* EXERCISE AIM
Echo the stretch of the Alumínio text from "Alumínio (Portuguese meaning" through "Brasileira de Aluminio.", word for word.

* EXCERPTED TEXT
════════════════════

Alumínio (Portuguese meaning aluminum) is a Brazilian municipality of the state of São Paulo. It is part of the Metropolitan Region of Sorocaba. The population is 18,767 (2020 est.) in an area of 83.66 km². The elevation is 790 m.  Alumínio is located east of Sorocaba and is also a suburban area. The main employer in Alumínio is Companhia Brasileira de Aluminio.

History 
The history of the city starts with the Rodovalho Railway, named after Col. Antônio Proost Rodovalho, owner of a factory in Alumínio. His factory existed until 1920. Alumínio was part of São Roque city until Mairinque was emancipated as an independent city and yet, Alumínio was just a borough of Mairinque. In 1991, Alumínio was emancipated and became a city.

════════════════════

* SUPPLIED INFORMATION
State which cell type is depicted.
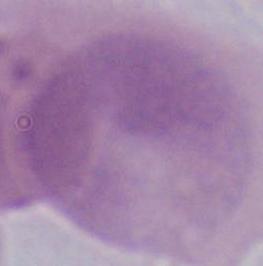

════════════════════

* EXERCISE ANSWER
Alumínio (Portuguese meaning aluminum) is a Brazilian municipality of the state of São Paulo. It is part of the Metropolitan Region of Sorocaba. The population is 18,767 (2020 est.) in an area of 83.66 km². The elevation is 790 m.  Alumínio is located east of Sorocaba and is also a suburban area. The main employer in Alumínio is Companhia Brasileira de Aluminio.